Projpred error: "factor has new levels"

I have fitted a logistic regression with a regularised horshoe prior using rstanarm. The number of covariates is over 7000 and a few of them are categorical.

One of the categorical covariates is race and has tree levels:

> data_train$RACE |> table()

                                    WHITE 
                                      719 
                BLACK OR AFRICAN AMERICAN 
                                       95 
                                    ASIAN 
                                       17 
                                  UNKNOWN 
                                        8 
         AMERICAN INDIAN OR ALASKA NATIVE 
                                        1 
NATIVE HAWAIIAN OR OTHER PACIFIC ISLANDER 
                                        1 

The code I am running is identical to that in projpred’s vignette:

Sys.time()
refm_obj <- get_refmodel(fit1)
Sys.time()

# Refit the reference model K times:
cv_fits <- run_cvfun(
  refm_obj,
  ### Only for the sake of speed (not recommended in general):
  K = 5
  ###
)
saveRDS(cv_fits, paste0("models/", p0, "/cv_fits.rds"))

# For running projpred's CV in parallel (see cv_varsel()'s argument `parallel`):
doParallel::registerDoParallel(ncores)

# Final cv_varsel() run:
cvvs <- cv_varsel(
  refm_obj,
  cv_method = "kfold",
  cvfits = cv_fits,
  ### Only for the sake of speed (not recommended in general):
  method = "L1",
  nclusters_pred = 20,
  ###
  nterms_max = 9,
  parallel = TRUE,
  ### In interactive use, we recommend not to deactivate the verbose mode:
  verbose = FALSE
  ### 
)

However, the call to run_cvfun() fails with the following error:

Fitting model 1 out of 5
Error in model.frame.default(Terms, newdata, xlev = object$xlevels) : 
  factor RACE has new levels AMERICAN INDIAN OR ALASKA NATIVE
Calls: run_cvfun ... pp_data -> .pp_data -> model.frame -> model.frame.default
In addition: Warning message:
Bulk Effective Samples Size (ESS) is too low, indicating posterior means and medians may be unreliable.

Any idea?
Thanks

With only 1 observation with RACE = “AMERICAN INDIAN OR ALASKA NATIVE,” is it possible that a model is being fit on a data subset that includes no observations with RACE = “AMERICAN INDIAN OR ALASKA NATIVE” but then is trying to generate predictions on a holdout data subset that does contain an observation with RACE = “AMERICAN INDIAN OR ALASKA NATIVE”? Such a situation might be causing the error you’re seeing.

### STORED RECORDS
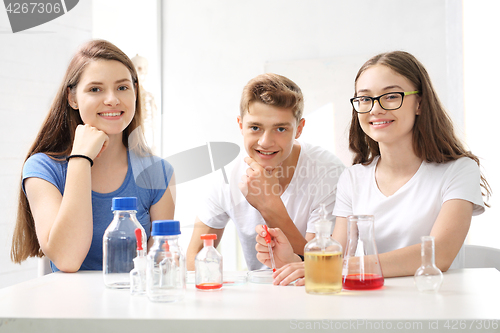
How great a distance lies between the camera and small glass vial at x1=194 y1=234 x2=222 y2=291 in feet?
2.61

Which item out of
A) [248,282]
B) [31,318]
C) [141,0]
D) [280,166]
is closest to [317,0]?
[141,0]

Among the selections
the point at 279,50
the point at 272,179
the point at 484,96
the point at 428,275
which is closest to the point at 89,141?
the point at 272,179

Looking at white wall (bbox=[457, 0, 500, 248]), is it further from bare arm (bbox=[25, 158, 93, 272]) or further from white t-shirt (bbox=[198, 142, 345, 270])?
bare arm (bbox=[25, 158, 93, 272])

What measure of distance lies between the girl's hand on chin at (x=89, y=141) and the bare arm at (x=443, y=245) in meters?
0.79

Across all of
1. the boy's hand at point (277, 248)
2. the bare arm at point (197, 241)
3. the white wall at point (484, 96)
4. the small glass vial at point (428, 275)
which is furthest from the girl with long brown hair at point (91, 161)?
the white wall at point (484, 96)

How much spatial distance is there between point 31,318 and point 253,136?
3.13 feet

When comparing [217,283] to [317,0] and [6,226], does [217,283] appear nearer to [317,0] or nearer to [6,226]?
[6,226]

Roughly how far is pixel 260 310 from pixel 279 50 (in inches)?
115

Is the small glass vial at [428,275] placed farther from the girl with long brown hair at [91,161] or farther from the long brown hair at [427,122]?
the girl with long brown hair at [91,161]

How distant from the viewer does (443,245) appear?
98 centimetres

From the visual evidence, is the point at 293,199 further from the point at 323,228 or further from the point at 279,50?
the point at 279,50

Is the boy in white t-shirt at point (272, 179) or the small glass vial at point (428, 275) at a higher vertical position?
the boy in white t-shirt at point (272, 179)

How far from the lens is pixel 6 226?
1.96 m

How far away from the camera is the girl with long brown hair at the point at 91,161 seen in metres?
1.12
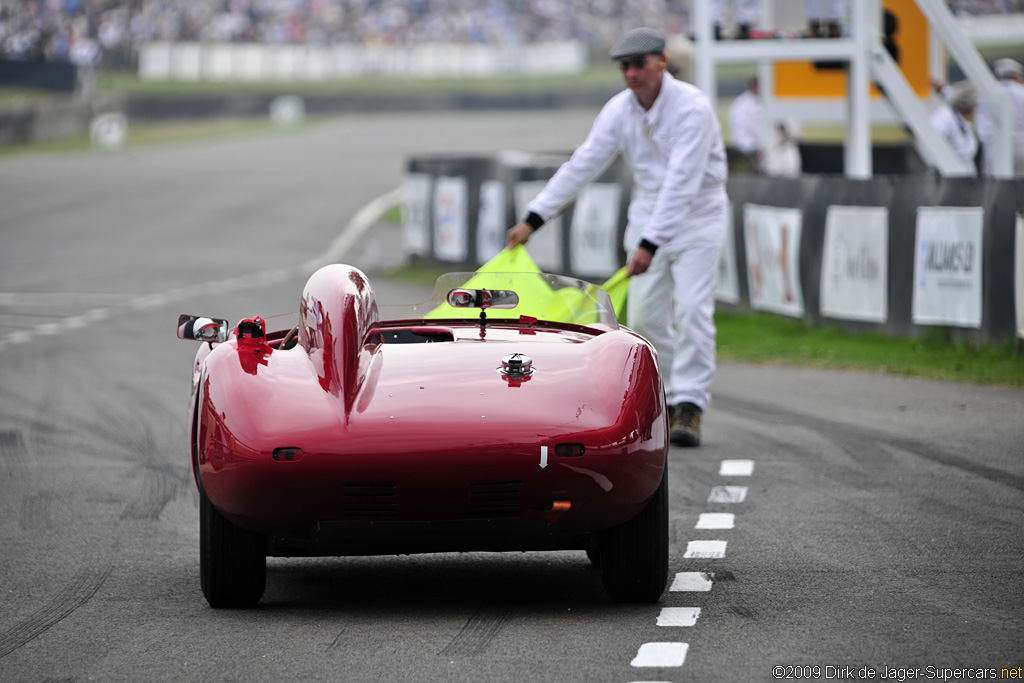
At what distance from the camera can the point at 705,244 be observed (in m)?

### JOBS
[A] In the projpred thread, condense the paragraph beginning "I have fitted a logistic regression" into a short list that keeps its main facts.
[B] Write what comes next in the projpred thread, picking up after its final sentence.
The rows have no connection to the projpred thread.

### RESPONSE LIST
[A]
- Model: logistic regression with a regularized horseshoe prior
- Fitted with: rstanarm
- Covariates: over 7000, a few of them categorical

[B]
1 Like

Yes, this is the reason. Usually the predictive functions would be given an argument allow_new_levels=TRUE, but at the moment there is no easy way to pass it via run_cvfun(). You could do it by using init_refmodel() instead of get_refmodel(). Before trying that, you could test whether you get anything useful if you drop out the groups with too few observations. If that works, then you can spend a bit more time to figure out including all data.

Please report how your experiments did go, as it’s not common someone reports using projpred for that many covariates.

1 Like

Thanks, Aki. I just want to add that as far as I know, allow_new_levels only exists in brms (not in rstanarm, I think) and there, it only refers to variables for group-level terms (i.e., grouping variables such as grp in (1 | grp)), not to variables for population-level terms (I guess the factor RACE will have population-level effects). In lme4, the similarly named argument allow.new.levels also seems to refer to variables for group-level terms only.

2 Likes

Yeah rstanarm doesn’t have this argument, but it does allow new levels (no argument necessary).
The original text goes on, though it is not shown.